En ese contexto, cobra relevancia el proyecto ARPULP SA, que prevé instalar en el Parque Industrial de Ituzaingó la primera planta del país destinada a producir pulpa fluff de fibra de pino, con una inversión estimada en USD 2.000 millones.
La iniciativa proyecta una capacidad inicial de 800.000 toneladas anuales —ampliable al millón—, exportaciones por cerca de USD 900 millones al año y la creación de unos 13.000 puestos de trabajo directos e indirectos. El director del proyecto, Fernando Correa, explicó que la planta demandará cinco millones de metros cúbicos de madera por año.
«La certificación forestal no debe verse como una exigencia, sino como una oportunidad para acceder a mejores mercados y generar más valor», señaló.

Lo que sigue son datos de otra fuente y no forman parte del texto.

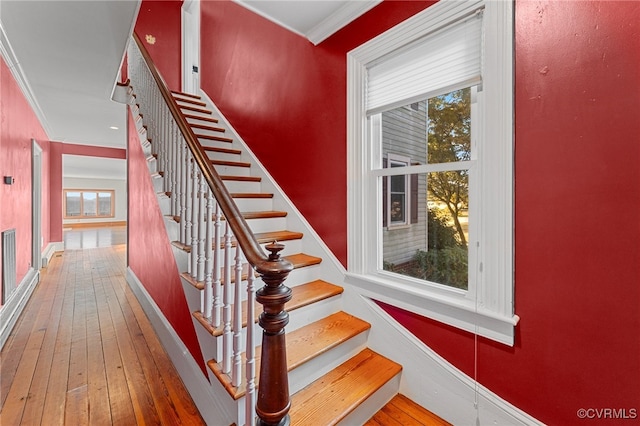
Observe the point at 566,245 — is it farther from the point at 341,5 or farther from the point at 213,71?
the point at 213,71

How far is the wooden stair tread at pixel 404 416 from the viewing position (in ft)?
4.85

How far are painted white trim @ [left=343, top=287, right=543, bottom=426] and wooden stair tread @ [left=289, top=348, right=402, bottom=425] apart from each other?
0.09m

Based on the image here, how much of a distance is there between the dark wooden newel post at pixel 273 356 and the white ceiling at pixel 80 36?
1.60 m

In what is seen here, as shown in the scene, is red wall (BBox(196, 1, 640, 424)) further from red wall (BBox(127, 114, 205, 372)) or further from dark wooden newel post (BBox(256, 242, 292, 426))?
red wall (BBox(127, 114, 205, 372))

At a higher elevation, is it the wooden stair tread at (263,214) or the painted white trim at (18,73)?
the painted white trim at (18,73)

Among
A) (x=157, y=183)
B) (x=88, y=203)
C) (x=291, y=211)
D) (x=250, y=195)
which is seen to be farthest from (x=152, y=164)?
(x=88, y=203)

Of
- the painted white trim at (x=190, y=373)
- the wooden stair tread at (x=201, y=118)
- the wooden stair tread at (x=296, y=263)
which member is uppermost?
the wooden stair tread at (x=201, y=118)

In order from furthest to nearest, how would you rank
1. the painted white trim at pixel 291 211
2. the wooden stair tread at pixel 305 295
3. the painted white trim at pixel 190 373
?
1. the painted white trim at pixel 291 211
2. the wooden stair tread at pixel 305 295
3. the painted white trim at pixel 190 373

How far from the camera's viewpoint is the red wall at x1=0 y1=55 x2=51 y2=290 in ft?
8.57

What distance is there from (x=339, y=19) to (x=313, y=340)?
2.03 meters

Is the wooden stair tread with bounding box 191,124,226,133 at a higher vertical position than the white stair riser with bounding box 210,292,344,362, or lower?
higher

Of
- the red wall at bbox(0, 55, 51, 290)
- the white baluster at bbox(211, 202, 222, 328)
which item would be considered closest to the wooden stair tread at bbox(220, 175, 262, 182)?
the white baluster at bbox(211, 202, 222, 328)

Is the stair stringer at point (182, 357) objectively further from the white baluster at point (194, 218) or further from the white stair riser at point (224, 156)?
the white stair riser at point (224, 156)

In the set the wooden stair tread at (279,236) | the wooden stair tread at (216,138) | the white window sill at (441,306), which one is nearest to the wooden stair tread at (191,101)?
the wooden stair tread at (216,138)
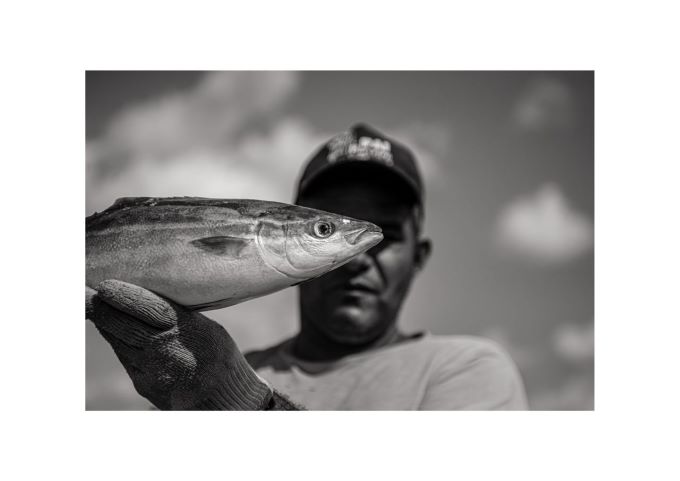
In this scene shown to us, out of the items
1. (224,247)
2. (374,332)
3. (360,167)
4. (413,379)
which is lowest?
(413,379)

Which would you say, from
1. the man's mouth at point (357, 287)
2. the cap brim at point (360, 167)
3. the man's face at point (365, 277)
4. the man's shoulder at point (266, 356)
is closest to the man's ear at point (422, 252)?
the man's face at point (365, 277)

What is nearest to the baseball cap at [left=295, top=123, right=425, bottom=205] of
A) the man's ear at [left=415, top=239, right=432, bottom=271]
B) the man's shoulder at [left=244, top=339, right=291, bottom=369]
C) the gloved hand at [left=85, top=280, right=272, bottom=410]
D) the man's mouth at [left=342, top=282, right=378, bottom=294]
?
the man's ear at [left=415, top=239, right=432, bottom=271]

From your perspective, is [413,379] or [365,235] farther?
[413,379]

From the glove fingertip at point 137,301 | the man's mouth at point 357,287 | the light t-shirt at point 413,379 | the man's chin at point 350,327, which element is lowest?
the light t-shirt at point 413,379

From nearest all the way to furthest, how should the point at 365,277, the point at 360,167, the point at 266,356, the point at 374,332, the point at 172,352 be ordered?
the point at 172,352 → the point at 365,277 → the point at 374,332 → the point at 360,167 → the point at 266,356

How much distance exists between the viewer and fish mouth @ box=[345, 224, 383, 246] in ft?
5.25

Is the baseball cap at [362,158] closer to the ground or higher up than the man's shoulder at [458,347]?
higher up

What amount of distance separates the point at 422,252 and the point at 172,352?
216 cm

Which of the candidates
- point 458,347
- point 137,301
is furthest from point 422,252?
point 137,301

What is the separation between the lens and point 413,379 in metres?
3.25

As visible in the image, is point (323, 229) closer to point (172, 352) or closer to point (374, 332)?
point (172, 352)

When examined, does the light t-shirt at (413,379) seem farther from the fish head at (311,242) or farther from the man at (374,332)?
the fish head at (311,242)

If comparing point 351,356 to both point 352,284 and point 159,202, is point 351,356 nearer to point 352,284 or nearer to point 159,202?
point 352,284

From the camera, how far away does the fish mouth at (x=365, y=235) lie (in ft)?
5.25
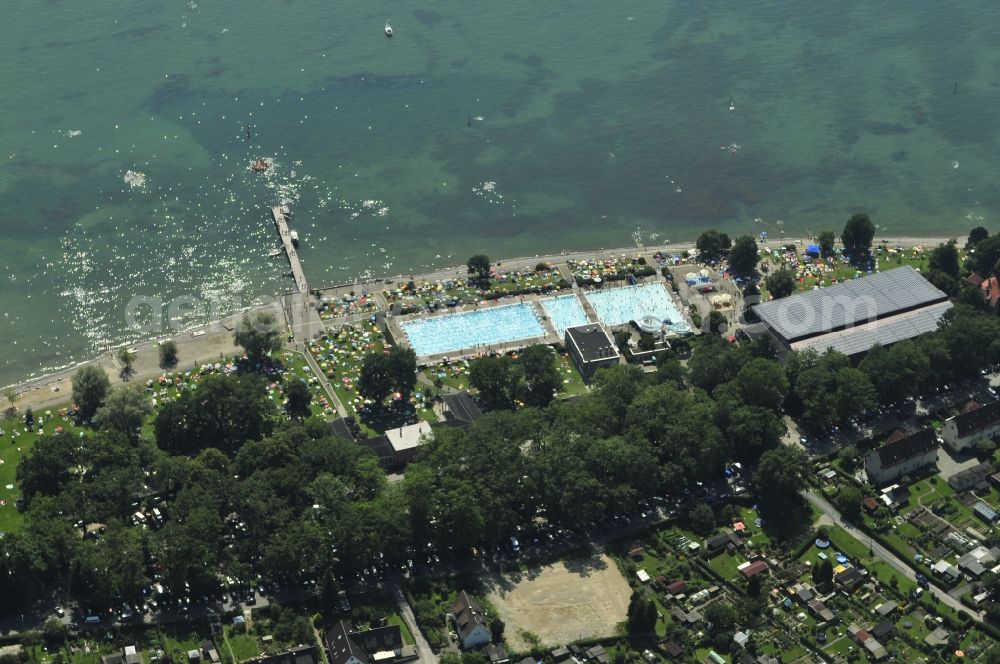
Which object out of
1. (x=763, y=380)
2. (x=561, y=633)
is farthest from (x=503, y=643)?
(x=763, y=380)

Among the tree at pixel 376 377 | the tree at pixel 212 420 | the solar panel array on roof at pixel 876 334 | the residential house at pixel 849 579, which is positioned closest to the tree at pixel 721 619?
the residential house at pixel 849 579

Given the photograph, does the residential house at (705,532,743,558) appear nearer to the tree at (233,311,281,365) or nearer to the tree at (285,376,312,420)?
the tree at (285,376,312,420)

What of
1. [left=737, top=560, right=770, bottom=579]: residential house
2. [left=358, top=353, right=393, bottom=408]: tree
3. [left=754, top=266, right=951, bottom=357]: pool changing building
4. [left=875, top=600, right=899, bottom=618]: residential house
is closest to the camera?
[left=875, top=600, right=899, bottom=618]: residential house

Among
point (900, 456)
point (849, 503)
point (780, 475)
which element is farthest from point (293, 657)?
point (900, 456)

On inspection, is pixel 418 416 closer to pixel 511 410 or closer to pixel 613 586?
pixel 511 410

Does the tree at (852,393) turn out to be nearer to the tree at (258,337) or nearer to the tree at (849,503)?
the tree at (849,503)

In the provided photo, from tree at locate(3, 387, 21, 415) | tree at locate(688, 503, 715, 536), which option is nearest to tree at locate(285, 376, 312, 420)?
tree at locate(3, 387, 21, 415)

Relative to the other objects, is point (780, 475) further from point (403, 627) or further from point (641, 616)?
point (403, 627)
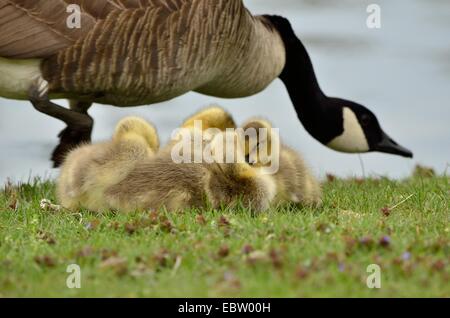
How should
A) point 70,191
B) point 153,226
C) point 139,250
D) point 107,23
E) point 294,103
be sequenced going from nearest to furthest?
point 139,250, point 153,226, point 70,191, point 107,23, point 294,103

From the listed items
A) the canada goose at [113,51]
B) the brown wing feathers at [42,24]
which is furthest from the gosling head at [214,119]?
the brown wing feathers at [42,24]

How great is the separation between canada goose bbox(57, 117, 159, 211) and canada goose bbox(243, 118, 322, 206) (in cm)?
67

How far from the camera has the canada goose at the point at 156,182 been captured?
17.3ft

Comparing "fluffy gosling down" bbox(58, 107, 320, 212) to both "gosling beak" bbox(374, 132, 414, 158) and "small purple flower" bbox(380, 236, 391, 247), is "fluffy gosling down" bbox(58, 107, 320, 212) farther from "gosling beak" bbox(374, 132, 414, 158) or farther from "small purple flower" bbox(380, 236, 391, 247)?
"gosling beak" bbox(374, 132, 414, 158)

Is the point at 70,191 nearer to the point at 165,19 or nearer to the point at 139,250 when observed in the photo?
the point at 139,250

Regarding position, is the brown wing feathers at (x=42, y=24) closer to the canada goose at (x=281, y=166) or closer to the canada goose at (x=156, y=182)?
the canada goose at (x=156, y=182)

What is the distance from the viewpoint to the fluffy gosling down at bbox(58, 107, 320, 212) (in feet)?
17.3

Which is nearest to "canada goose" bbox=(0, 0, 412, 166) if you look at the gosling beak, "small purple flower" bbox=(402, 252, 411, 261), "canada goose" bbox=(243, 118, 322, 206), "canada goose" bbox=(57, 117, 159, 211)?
"canada goose" bbox=(57, 117, 159, 211)

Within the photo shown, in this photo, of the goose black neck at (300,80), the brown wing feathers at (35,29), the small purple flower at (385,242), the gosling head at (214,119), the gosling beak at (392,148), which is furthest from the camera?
the goose black neck at (300,80)

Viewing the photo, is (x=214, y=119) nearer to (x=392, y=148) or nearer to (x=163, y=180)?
(x=163, y=180)

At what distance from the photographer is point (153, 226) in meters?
4.75

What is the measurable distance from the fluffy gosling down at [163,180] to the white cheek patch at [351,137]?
277 cm
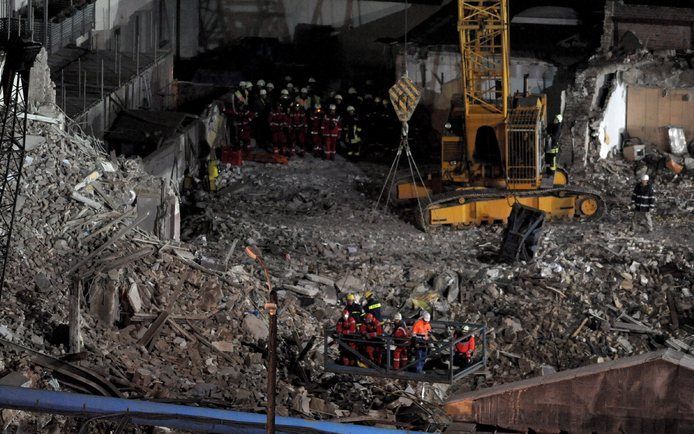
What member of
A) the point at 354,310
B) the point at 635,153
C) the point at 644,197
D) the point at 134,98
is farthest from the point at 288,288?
the point at 635,153

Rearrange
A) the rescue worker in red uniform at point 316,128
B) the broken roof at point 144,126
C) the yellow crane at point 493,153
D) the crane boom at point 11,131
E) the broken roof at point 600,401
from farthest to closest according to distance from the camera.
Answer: the rescue worker in red uniform at point 316,128 < the broken roof at point 144,126 < the yellow crane at point 493,153 < the crane boom at point 11,131 < the broken roof at point 600,401

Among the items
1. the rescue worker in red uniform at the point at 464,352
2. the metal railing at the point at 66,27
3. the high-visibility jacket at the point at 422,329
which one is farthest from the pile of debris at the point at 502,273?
the metal railing at the point at 66,27

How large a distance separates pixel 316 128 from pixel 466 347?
13973 mm

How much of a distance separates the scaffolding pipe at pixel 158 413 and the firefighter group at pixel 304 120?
1683 cm

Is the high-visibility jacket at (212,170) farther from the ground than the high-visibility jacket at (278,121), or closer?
closer

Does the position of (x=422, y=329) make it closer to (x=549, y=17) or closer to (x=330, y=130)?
(x=330, y=130)

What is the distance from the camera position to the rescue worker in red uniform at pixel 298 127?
1393 inches

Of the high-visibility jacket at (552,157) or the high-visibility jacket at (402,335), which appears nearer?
the high-visibility jacket at (402,335)

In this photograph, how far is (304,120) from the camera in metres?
35.5

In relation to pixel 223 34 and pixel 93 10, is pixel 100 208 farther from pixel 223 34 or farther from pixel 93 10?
pixel 223 34

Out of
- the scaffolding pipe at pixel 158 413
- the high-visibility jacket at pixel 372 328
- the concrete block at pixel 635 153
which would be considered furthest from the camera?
the concrete block at pixel 635 153

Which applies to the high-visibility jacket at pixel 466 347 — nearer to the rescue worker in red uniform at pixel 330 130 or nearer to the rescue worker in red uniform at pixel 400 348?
the rescue worker in red uniform at pixel 400 348

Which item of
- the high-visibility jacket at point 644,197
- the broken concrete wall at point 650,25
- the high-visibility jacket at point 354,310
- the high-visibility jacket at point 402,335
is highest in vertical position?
the broken concrete wall at point 650,25

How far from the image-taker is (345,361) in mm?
22703
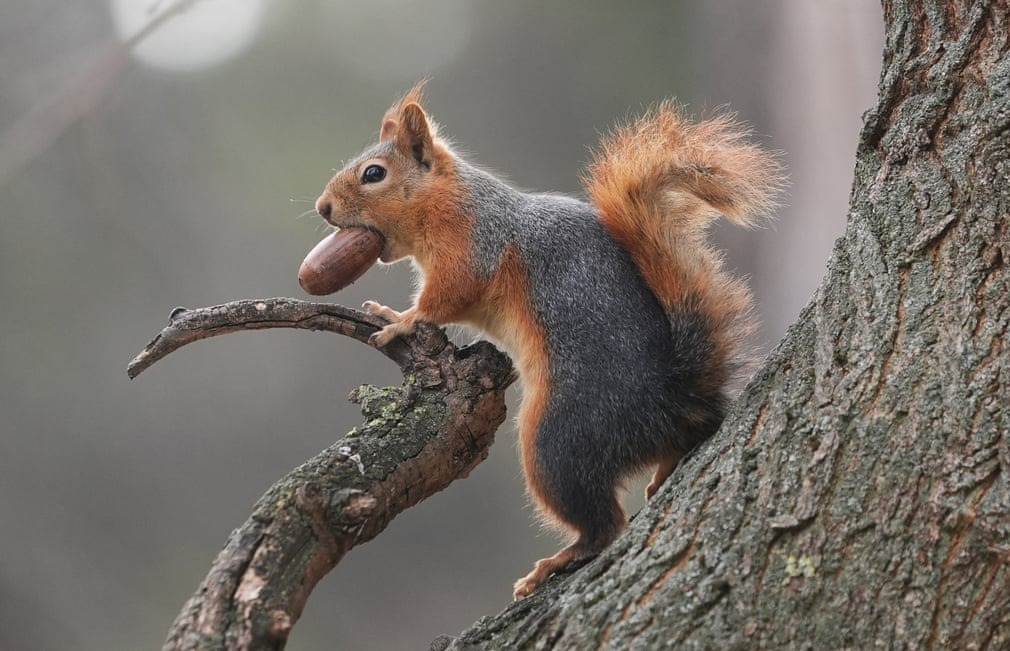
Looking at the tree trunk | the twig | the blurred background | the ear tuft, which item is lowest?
the tree trunk

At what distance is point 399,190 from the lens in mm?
1930

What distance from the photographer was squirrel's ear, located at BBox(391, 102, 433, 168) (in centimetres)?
199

Según informaron los colegas de «Noticiero9», el complejo operará sin combustibles fósiles, con biomasa forestal, licor negro y sistemas de gasificación como fuente de energía. Una vez autoabastecida, la planta podría aportar 88 megavatios de excedente a la red eléctrica provincial. En materia ambiental, los responsables del emprendimiento aseguran que la instalación operará bajo estándares europeos de Mejores Técnicas Disponibles (BAT) y que el consumo de agua representaría menos del 0,001% del caudal del Paraná.
El proyecto apunta a tener sus primeras obras entre 2028 y 2029, con plena operatividad proyectada hacia 2030. La articulación entre la infraestructura pública —con el puerto como eje— y la inversión privada de escala internacional define el modelo que el gobierno provincial impulsa para transformar la matriz productiva de la región y posicionar a Corrientes dentro de las cadenas globales de comercio.